Ausgewählter Auszug –
★ ★ ★ ★
Erste Digitalkamera Der Mann, der die Zukunft erfand

Da stand es. Zwischen Thomas Edisons Glühbirne, dem ersten Apple-I-Computer und einem klobigen Mobiltelefon von 1999: "Mein Baby."
Steve Sasson wusste zwar, dass sein Lebenswerk im National Museum of American History in Washington aufbewahrt ist. Doch als er sich neulich direkt vor der Vitrine wiederfand, überwältigten ihn die Gefühle: "Es war sehr bewegend", erinnert er sich. "Ich sah einen alten Freund wieder."
Der alte Freund: Das ist die erste digitale Kamera der Welt. Sasson erfand und baute sie 1975, als junger Ingenieur bei Eastman Kodak - ohne jede Vorstellung, welche Konsequenzen seine Idee einmal haben würde.
Auch sein Arbeitgeber ließ die Innovation lange unterschätzt und ungenutzt in der Geheimschublade. Es war einer der fatalsten Fehler der Wirtschaftsgeschichte, der dazu beitrug, dass der weltgrößte US-Fotokonzern von der technologischen Revolution überrollt wurde.
2012 meldete Kodak Insolvenz an und ist seither nur noch ein Schatten seiner selbst - obwohl jede moderne Digitalkamera auf Sassons Ur-Patent zurückgeht.
Sasson dagegen hat das alles bestens überstanden. Fröhlich und unbeschwert hielt der heute 65-Jährige Kodak bis 2009 die Treue. Inzwischen ist er Privatier, reist um die Welt, fotografiert und erzählt seine Geschichte - die Geschichte eines Amerikaners, der die Zukunft erfand, nur um sie dann von anderen verspielt zu sehen.
"Ich bereue nichts", sagt Sasson bei einem Treffen mit SPIEGEL ONLINE. "Nur schade, dass es für die Firma nicht besser ausging."
★ ★ ★ ★
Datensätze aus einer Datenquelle
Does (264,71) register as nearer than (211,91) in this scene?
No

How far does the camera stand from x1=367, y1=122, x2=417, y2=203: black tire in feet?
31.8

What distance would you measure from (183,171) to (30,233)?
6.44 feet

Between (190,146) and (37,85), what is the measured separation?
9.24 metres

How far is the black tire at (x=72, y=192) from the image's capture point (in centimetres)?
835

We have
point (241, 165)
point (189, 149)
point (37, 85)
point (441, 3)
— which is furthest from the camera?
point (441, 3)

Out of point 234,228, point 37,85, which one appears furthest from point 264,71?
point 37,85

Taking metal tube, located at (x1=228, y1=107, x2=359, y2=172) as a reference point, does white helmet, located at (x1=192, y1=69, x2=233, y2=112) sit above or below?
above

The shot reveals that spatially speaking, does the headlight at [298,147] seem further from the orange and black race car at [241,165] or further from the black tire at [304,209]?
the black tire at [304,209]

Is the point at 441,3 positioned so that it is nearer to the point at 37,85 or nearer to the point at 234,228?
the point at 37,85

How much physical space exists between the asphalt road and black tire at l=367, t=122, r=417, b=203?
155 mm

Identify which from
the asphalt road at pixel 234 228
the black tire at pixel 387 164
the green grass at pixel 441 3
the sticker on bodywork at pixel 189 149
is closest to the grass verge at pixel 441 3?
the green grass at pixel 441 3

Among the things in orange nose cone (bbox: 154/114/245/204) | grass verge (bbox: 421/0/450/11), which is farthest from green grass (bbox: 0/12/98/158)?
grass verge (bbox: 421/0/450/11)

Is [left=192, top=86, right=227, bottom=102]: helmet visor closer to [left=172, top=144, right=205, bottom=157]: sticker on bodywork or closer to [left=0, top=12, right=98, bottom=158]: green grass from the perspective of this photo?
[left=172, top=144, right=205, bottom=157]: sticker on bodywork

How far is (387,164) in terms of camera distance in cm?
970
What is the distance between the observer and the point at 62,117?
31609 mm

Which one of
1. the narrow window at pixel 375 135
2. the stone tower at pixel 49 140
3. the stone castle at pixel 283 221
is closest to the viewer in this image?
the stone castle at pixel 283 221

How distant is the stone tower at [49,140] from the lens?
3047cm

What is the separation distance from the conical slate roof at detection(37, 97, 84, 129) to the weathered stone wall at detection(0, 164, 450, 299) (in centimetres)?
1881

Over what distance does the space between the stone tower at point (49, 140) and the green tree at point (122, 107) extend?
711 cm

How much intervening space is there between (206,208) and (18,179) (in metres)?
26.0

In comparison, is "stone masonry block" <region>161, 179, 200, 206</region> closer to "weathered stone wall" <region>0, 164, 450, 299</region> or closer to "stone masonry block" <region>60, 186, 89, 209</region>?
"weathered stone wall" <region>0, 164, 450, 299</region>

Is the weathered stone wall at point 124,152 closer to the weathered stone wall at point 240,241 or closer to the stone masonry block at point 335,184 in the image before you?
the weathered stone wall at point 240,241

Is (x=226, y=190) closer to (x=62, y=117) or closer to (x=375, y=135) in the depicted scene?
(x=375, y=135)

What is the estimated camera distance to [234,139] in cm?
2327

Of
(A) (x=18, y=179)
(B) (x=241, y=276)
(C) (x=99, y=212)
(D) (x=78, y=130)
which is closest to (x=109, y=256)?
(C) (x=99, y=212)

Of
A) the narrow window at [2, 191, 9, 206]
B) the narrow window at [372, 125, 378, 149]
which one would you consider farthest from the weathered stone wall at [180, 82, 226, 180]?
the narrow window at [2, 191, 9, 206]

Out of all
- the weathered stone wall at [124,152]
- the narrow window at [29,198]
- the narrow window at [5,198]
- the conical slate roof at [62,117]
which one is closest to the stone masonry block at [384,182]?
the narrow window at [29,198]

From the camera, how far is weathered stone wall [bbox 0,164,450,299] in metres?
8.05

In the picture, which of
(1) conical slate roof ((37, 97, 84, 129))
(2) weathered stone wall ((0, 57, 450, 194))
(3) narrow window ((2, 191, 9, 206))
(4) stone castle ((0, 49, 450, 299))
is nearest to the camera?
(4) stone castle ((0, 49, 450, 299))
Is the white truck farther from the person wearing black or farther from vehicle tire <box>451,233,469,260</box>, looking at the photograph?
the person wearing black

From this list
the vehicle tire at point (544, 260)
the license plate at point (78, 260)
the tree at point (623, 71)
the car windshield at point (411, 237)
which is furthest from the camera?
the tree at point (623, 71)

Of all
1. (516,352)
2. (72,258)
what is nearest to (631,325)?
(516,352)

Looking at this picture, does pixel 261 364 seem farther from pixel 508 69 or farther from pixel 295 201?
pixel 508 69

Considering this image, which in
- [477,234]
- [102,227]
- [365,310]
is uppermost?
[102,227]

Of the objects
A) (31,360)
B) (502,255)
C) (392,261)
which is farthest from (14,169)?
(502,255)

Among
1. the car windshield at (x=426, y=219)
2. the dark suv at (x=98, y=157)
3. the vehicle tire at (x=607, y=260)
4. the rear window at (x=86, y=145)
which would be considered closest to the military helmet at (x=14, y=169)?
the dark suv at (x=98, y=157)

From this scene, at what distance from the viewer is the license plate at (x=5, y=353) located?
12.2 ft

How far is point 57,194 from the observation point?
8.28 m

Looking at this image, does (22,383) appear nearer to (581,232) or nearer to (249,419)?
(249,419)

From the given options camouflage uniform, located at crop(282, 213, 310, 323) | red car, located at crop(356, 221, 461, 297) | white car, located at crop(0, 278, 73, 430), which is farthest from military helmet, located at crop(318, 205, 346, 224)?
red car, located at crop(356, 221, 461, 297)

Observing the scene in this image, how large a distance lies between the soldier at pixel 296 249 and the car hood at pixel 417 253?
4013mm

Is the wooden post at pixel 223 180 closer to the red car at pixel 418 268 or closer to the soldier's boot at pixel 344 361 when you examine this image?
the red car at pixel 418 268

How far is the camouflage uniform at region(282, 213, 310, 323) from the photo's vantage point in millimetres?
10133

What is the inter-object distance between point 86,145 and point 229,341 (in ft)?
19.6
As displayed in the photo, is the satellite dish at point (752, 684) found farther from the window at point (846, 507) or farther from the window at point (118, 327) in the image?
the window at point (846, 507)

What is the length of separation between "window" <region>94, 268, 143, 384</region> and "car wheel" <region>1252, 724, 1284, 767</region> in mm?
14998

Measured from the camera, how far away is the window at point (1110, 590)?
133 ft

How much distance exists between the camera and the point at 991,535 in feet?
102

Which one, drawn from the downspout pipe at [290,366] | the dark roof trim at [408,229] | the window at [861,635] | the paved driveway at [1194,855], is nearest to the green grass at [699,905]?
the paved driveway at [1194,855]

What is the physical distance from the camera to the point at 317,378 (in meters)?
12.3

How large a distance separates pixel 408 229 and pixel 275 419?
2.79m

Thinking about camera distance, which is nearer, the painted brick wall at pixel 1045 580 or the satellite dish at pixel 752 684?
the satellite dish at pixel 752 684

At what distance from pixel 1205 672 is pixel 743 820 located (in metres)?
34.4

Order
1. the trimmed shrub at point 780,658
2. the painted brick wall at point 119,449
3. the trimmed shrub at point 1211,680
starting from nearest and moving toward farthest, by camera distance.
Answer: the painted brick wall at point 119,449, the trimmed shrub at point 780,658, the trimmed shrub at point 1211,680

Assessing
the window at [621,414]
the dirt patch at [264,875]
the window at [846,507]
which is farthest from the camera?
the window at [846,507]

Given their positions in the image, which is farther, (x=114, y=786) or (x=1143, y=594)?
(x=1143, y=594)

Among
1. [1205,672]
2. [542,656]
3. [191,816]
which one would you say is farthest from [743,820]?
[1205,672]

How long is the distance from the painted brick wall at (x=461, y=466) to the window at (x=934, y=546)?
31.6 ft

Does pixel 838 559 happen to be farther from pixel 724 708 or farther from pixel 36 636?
★ ★ ★ ★
Aufgabe –
Wie lässt sich der Auszug über die erste Digitalkamera in genau zwei Sätzen zusammenfassen?

Ergebnis –
Steve Sasson erfand und baute 1975 als junger Ingenieur bei Eastman Kodak die erste Digitalkamera der Welt, die heute im National Museum of American History in Washington aufbewahrt ist. Kodak ließ die Erfindung lange ungenutzt, wurde von der technologischen Revolution überrollt und meldete 2012 Insolvenz an, während Sasson, der der Firma bis 2009 treu blieb, nach eigenen Worten nichts bereut.